NeoBERT

Maintained By
chandar-lab

NeoBERT

PropertyValue
Parameter Count250M
Context Length4,096 tokens
Architecture28 layers × 768 width
Training DataRefinedWeb (2.8 TB)
LicenseMIT

What is NeoBERT?

NeoBERT represents a significant advancement in transformer-based language models, designed as a next-generation encoder for English text representation.

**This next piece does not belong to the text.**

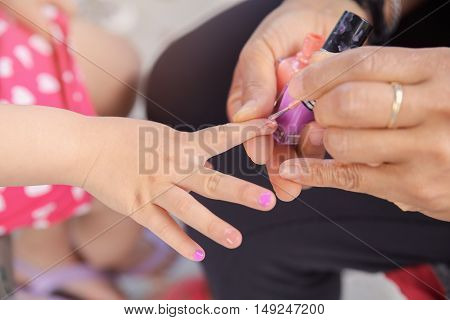 Woman applying nail polish doing manicure to a little girl fun activity at home or girl birthday party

Pre-trained from scratch on the massive RefinedWeb dataset, it combines modern architectural improvements with optimized training methodologies while maintaining a relatively compact 250M parameter footprint.

Implementation Details

The model incorporates several cutting-edge technical features that contribute to its exceptional performance:

  • SwiGLU activation function for enhanced processing capabilities
  • RoPE (Rotary Positional Embeddings) for better position understanding
  • Pre-RMSNorm for stable training
  • FlashAttention for computational efficiency
  • 20% MLM masking rate during pre-training
  • Trained on 2.1T tokens using AdamW optimizer with Cosine Decay

Core Capabilities

  • State-of-the-art performance on the MTEB benchmark
  • Extended context length of 4,096 tokens
  • Plug-and-play replacement for existing base models
  • Efficient processing with optimized depth-to-width ratio
  • Superior performance compared to larger models like BERT large and RoBERTa large

Frequently Asked Questions

Q: What makes this model unique?

NeoBERT stands out through its optimal balance of efficiency and performance, achieving state-of-the-art results despite its modest 250M parameter count. It incorporates modern architectural improvements while maintaining compatibility with existing BERT-based workflows.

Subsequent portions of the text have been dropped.